We will visit a family of 10 from the Democratic Republic of Congo.  The father, pregnant mother and oldest child left their village in 2003 because homes were being robbed and people killed in her village. They headed to Burundi where they were processed through 3 different camps before being resettled to Arizona in August of 2018. They have eight daughters ages 1 to 17. The six oldest are in school and enjoying it.  The mother has a sister resettled in Texas and they found friends from the camp living in their AZ apartment complex.  Their house in their village is what they miss the most.  It was fully paid off. Here they have to pay rent monthly but they can live in safety.


We will also visit a father who arrived to the US before the rest of his family. He lives in a one bedroom apartment with a roommate.  His country of origin is Eritrea where he experienced extreme persecution. He arrived to Arizona in September of 2018.  He has six children back in Eritrea ages 4-14 living with his ailing mother.  He hopes to be able to reunite with them soon.



And we will visit a single male in his fifties from Somalia.

Family Bios: December 1, 2018 (morning)

We will meet a family from the Democratic Republic of Congo (DRC).  The mother fled with one of her children in 2005. She remained internally displaced in the DRC before meeting up with her other children (now ages 26, 22, 21, 18). Then they fled again together to Rwanda. They were in Rwanda for over a decade waiting for asylum.  The family arrived in Phoenix in August. The mother said the heat did not bother them, as it is similar to what they experienced in camp in Rwanda. When they family came, one son, a twin, got held back due to a paperwork problem. The mother misses her son terribly, as does his twin brother. They are all hoping he follows them soon.  Two of the sons are working to support the family. The mother uses a wheelchair and so is confined to their home. One of the mother’s adult daughters has a little girl (3) who is full of fun and wonder; she can’t wait to get some paper and crayons of her own and was practicing her drawing on our volunteers’ notepads.

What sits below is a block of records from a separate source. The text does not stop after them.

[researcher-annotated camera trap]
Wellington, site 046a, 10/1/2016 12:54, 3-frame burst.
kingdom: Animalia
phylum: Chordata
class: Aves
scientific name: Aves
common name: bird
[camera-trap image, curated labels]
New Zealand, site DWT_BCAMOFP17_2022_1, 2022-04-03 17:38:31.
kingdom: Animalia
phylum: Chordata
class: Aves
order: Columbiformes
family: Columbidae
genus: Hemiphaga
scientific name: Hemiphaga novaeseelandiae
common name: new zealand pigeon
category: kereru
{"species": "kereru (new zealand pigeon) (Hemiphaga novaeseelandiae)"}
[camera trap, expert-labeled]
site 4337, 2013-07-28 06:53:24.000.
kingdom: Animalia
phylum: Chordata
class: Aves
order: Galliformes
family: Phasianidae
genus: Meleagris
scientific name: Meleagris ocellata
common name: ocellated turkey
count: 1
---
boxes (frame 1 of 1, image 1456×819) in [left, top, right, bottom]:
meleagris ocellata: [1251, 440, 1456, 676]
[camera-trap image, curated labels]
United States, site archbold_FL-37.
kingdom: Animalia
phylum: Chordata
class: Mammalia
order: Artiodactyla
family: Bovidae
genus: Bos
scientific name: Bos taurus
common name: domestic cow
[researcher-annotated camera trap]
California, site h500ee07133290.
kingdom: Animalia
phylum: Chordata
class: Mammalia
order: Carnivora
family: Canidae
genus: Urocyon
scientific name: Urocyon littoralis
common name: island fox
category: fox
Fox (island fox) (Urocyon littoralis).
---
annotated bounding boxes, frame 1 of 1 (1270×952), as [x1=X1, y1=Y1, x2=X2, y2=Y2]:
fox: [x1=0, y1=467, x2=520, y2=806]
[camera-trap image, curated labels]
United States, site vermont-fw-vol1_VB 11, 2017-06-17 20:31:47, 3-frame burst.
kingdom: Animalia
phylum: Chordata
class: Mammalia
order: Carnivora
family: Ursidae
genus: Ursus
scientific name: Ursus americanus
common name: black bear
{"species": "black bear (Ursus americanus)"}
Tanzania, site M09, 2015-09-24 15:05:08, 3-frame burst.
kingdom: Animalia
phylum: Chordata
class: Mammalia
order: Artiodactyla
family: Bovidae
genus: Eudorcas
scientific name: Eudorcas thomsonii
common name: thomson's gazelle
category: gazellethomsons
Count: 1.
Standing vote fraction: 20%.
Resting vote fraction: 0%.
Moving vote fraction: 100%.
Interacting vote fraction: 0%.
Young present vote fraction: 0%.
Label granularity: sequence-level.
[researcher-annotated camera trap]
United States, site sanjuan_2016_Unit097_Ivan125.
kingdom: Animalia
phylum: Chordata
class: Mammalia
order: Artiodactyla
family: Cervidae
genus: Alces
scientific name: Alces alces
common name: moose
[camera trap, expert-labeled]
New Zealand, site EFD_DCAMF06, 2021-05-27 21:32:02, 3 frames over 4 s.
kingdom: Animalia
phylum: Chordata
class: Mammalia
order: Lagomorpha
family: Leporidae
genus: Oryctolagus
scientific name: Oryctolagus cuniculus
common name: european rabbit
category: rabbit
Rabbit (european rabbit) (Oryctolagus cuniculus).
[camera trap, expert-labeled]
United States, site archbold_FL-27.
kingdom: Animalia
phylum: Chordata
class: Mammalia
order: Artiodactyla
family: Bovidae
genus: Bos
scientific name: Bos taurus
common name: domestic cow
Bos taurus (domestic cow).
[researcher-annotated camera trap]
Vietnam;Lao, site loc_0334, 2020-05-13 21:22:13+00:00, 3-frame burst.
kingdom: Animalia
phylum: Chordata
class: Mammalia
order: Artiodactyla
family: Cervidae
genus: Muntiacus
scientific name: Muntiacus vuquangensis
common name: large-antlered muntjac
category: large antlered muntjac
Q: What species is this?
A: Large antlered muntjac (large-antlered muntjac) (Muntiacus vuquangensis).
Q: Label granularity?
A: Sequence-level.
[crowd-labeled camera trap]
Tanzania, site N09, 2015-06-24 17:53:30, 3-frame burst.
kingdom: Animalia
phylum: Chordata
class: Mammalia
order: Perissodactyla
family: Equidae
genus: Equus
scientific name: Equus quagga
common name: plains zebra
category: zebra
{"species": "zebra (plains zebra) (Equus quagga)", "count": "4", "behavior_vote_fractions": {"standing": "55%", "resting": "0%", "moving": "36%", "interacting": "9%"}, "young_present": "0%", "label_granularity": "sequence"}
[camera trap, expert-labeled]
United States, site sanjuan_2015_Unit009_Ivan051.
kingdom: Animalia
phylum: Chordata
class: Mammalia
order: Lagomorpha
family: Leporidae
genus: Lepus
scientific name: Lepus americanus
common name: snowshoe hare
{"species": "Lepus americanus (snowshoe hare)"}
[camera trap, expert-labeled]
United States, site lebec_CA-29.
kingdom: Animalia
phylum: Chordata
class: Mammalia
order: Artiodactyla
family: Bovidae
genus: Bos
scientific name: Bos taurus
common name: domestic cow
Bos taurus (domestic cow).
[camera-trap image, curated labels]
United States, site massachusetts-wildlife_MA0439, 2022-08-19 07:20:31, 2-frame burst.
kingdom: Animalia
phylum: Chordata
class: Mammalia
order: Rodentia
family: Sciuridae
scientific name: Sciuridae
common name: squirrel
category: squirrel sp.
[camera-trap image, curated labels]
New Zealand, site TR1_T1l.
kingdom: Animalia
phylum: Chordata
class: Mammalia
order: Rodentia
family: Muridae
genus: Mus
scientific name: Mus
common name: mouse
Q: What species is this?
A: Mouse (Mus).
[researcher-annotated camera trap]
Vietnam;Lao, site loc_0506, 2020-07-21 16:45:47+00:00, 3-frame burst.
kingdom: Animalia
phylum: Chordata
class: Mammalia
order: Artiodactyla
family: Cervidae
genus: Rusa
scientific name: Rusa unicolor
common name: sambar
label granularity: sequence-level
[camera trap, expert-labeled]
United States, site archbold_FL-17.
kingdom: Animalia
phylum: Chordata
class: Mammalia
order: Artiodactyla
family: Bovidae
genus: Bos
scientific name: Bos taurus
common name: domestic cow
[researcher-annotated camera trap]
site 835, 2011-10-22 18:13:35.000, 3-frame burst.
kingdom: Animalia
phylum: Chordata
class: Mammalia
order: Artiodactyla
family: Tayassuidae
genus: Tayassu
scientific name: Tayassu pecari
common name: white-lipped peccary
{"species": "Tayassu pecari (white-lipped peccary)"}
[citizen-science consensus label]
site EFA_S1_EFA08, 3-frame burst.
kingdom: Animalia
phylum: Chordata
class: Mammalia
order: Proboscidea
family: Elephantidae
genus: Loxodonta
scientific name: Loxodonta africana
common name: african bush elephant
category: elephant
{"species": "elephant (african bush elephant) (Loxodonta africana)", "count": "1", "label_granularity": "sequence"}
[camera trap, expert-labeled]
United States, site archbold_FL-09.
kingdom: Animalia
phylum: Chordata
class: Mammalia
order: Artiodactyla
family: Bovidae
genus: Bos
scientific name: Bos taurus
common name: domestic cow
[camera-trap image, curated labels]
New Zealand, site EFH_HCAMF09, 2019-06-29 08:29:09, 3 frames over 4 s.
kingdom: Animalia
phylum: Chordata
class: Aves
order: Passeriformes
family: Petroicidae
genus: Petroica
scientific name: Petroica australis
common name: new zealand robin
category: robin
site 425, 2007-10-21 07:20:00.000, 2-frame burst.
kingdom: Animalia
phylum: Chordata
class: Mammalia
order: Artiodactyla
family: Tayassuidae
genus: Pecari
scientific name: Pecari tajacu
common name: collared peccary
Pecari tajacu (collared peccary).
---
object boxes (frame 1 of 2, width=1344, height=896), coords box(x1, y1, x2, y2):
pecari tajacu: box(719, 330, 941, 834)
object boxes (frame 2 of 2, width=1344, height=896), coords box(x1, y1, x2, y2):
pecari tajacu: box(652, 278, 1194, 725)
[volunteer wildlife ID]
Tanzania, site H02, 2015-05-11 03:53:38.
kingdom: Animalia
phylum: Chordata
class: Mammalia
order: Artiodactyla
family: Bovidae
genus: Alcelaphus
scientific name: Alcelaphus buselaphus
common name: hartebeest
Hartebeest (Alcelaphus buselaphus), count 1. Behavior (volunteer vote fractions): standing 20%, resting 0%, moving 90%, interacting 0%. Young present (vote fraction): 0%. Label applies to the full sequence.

We will meet another family from the DRC. The mother (41) is here with her 5 children (ages 2, 8, 10, 13, 14). The mother’s sister lives with the family as well.  Sadly, the father of the family has been detained in Rwanda, where the family fled to in 1996. They said his paperwork is processing and they hope he will join them soon.  The family arrived in Phoenix in August. Besides the father who is waiting to come from Rwanda, this family also has relatives in Canada. The older children are all in school and doing well, and the mother’s sister watches the youngest child while mom works at Papa Johns. The sister is anxious to learn English.   


A third family from the DRC rounds out this weekend’s visits.  The father fled the DRC in 1997 when he was a young man. He met his wife, who also fled the DRC, in a refugee camp in Tanzania. They married and had their 5 children while awaiting asylum, all of whom wre born in camp.  The mother and father fled their homeland while they were in school; they were never able to finish. Their children, though, did attend school in the refugee camp. The older children (ages 16, 13 and 10) are in school and happy; the younger children (ages 4 and 1) are at home with mom and really enjoyed the volunteer visitors.  The father’s grandmother loves here in Phoenix. Mom has a sister in Kentucky. The family is happy to be here altogether and safe.